Petikan Teks:
Wanita Ini Menjadi Salah Satu Guru Imam Syafii yang Paling Berjasa
Salah seorang guru imam Syafii adalah wanita.
REPUBLIKA.CO.ID, KAIRO -- Salah satu ulama empat mazhab adalah Imam Syafii. Mazhabnya dianut oleh mayoritas umat Muslim.
Kebesaran peran Imam Syafi’i ternyata tak lepas dari sosok perempuan yang tak lelah mendidik dan mengajari beliau, yakni Sayyidah Nafisah binti Hasan bin Zaid bin Hasan bin Ali bin Abi Thalib.
Dari namanya telah jelas dikenal bahwa guru Imam Syafi’i ini merupakan salah satu keturunan Rasulullah SAW. Nafisah lahir di Makkah pada tahun 145 Hijriah. Ayahnya merupakan seorang gubernur Madinah pada masa Khalifah Ja’far Al-Manshur, sehingga beliau tumbuh dan berkembang serta menghabiskan banyak waktunya di Madinah.
Dalam berbagai literatur Islam disebutkan, Sayyidah Nafisah merupakan salah satu tokoh agama yang tidak kenal membaca dan menulis (ummiy). Kendati demikian, beliau merupakan sosok yang cerdas dan banyak mendengar hadis sehingga dirinya tergolong sebagai perempuan pengajar hadits.
Faktor inilah yang menjadi alasan mengapa Imam Syafi’i berguru kepadanya. Sebab sebagaimana diketahui, pemilik nama asli Muhammad bin Idris As-Syafi’i tersebut merupakan pendiri mazhab Syafi’i yang ahli dalam ilmu hadis, fikih, dan fiqih hadits.
Sebagai seorang guru, Sayyidah Nafisah binti Hasan merupakan hafizah. Tak hanya menghafal Alquran, beliau juga dikenal sebagai sosok yang alim dan sangat dekat dengan ibadah, salah satu contoh adalah ibadah haji yang telah ditunaikan sebanyak 30 kali. Beliau pun dipercaya telah mengkhatamkan membaca Alquran sebanyak 1.900 kali.
Seorang yang masuk dalam kategori ummiy bukan berarti tak bisa belajar atau mencerna ilmu pengetahuan. Terbukti, gerak langkah Nafisah sangat haus akan ilmu dan dirinya tak segan untuk belajar ilmu-ilmu agama kepada sumber-sumber yang terpercaya.
Sosok yang kerap haus akan ilmu agama ini juga dikenal sebagai pribadi yang zuhud. Sayyidah Nafisah merupakan hamba Allah yang taat dan tiap waktu yang dimilikinya selalu diisi dengan ibadah dan mengingat Allah SWT.
Sayyidah Nafisah bahkan tak pernah meninggalkan shalat malam dan selalu berpuasa untuk kerap mendekatkan diri kepada Allah. Imam Ahmad bin Hanbal pernah menceritakan perkara riwayat kezuhudan Nafisah. Menurut beliau, Sayyidah Nafisah merupakan salah satu wanita zuhud yang dicintai Allah.

Daftar Tugas:
1/ Menurut teks tentang Sayyidah Nafisah, berapa kali ia menunaikan ibadah haji?
2/ Lanjutkan teks tentang Sayyidah Nafisah, guru Imam Syafii, mulai setelah kalimat terakhirnya.

Isi Data:
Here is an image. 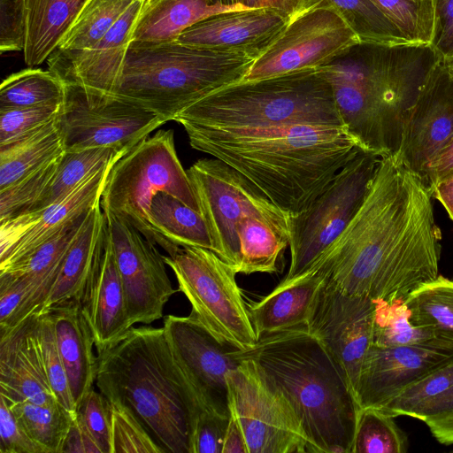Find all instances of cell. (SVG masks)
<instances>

Jawaban:
1/ Sebanyak 30 kali.

2/
Suatu ketika pernah Imam Ahmad bin Hanbali ini mendatangi Sayyidah Nafisah untuk meminta doa. Sejak itu, rumah Sayyidah Nafisah kerap didatangi tamu dengan tujuan yang beragam. Mulai dari minta diajarkan ilmu agama, hingga minta didoakan layaknya Imam Ahmad bin Hanbali.
Jelang wafat, Sayyidah Nafisah meninggal dalam ketaatan kepada Allah. Betapa tidak? Beliau meninggal dalam kondisi berpuasa dan tengah melantunkan Alquran Surah Al-An’am ayat 127. Ketakwaan, kecerdasan, serta kezuhudan beliau menjadikannya salah satu perempuan yang sangat berjasa dalam peradaban serta khazanah Islam.
Ahmad bin Kaf menyebut, sosok Sayyidah Nafisah diberi gelar dengan nama Ad-Darain (permata berharga di dua alam). Menurutnya, sosok perempuan tersebut adalah gambaran dari perempuan yang arif dan kerap beramal saleh. Meski lahir dalam lingkungan yang berkecukupan, Sayyidah Nafisah memalingkan wajah dan hatinya dari gemerlap duniawi.
Beliau lebih memilih mendekap tiap detik yang dimilikinya untuk bertemu Allah dalam ibadah. Kezuhudannya ini patut dijadikan contoh oleh umat Muslim di seluruh dunia.
Mesir dan Imam Syafi’i
Usai menikah dengan Ishaq Al-Mu’tamin bin Imam Ja’far As-Shadiq, pada 135 Hijriyah, Sayyidah Nafisah memutuskan pindah ke Mesir bersama suami dan ayahnya. Kepindahan Sayyidah Nafisah beserta keluarga mendapat respons positif dari penduduk Mesir kala itu, dan beliau pun akhirnya berdomisili di Fustat.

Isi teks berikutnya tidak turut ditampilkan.